Diversity is not a warm, fuzzy idea for corporates but makes sound business sense with a more heterogeneous group likely to throw up better innovation, said Roopa Wilson, who manages diversity and inclusion at IBM India.
Quoting IBM chairman, president and CEO, Virginia M. Rometty, Wilson said: “IBM thinks about diversity the way we think about innovation–both are essential to the success of our business…. When we incorporate diversity into our business, we create better innovations and outcomes.”
IBM has several programmes designed specifically for returning mothers–from providing an additional six-months’ unpaid leave post the mandatory six-month maternity leave to providing online learning courses and trainings so that employees, particularly women on long leave, don’t become redundant, said Wilson.
In addition, she said, the company provides for childcare centres in almost all locations across India and even has an elder care programme designed for the parents and parents-in-law of employees (picking up medical reports, sending a nurse for shots etc).
Despite these steps, said Wilson, last year the company realised it had not fully factored in women themselves and their desires.

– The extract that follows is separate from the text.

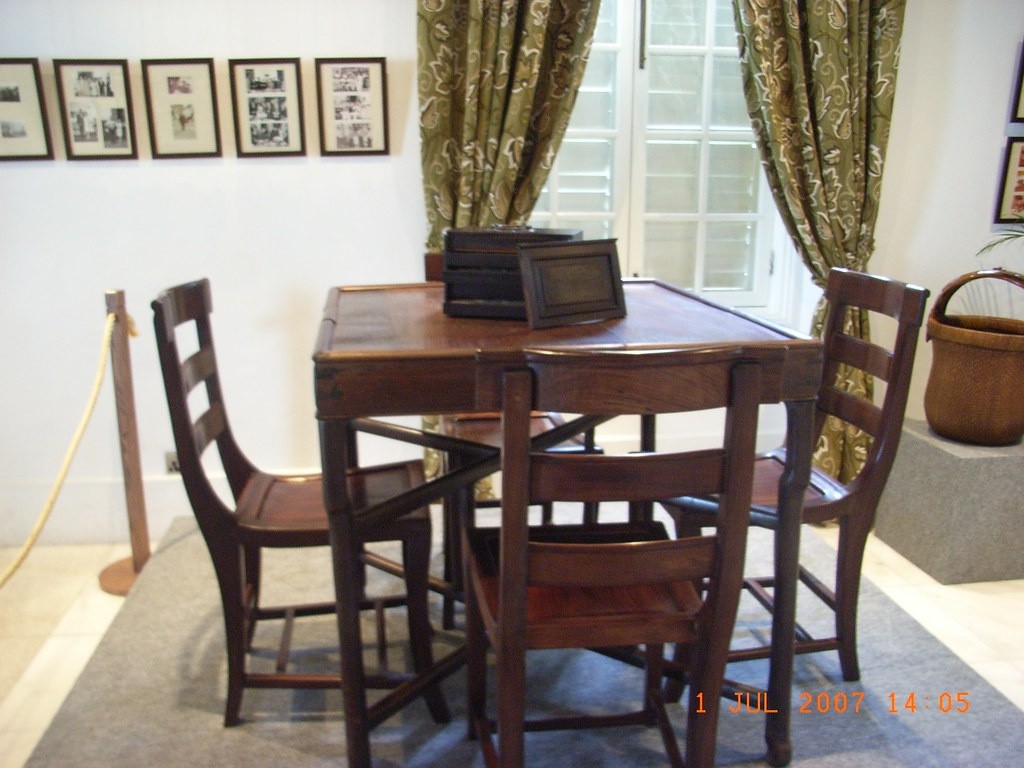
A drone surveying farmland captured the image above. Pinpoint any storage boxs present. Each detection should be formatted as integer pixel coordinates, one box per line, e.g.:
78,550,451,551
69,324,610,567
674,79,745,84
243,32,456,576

“The girl child in India has a strong education identity; we tell them ‘study hard, become a doctor’,” said Wilson. “They even have a sense of job identity and know that once they graduate they will get jobs. But we still have to develop a sense of career identity in our girls.”
Up to 51% of all entry-level jobs are filled by women, and these women only start hitting roadblocks after the first three to four years of their jobs, found a 2011 Nasscom survey. That’s when they might get married and have to relocate to where their husbands live and work. When they have children, there is a “social and cultural issue where priorities change”, and this is the challenge that workplaces have to address, said Wilson.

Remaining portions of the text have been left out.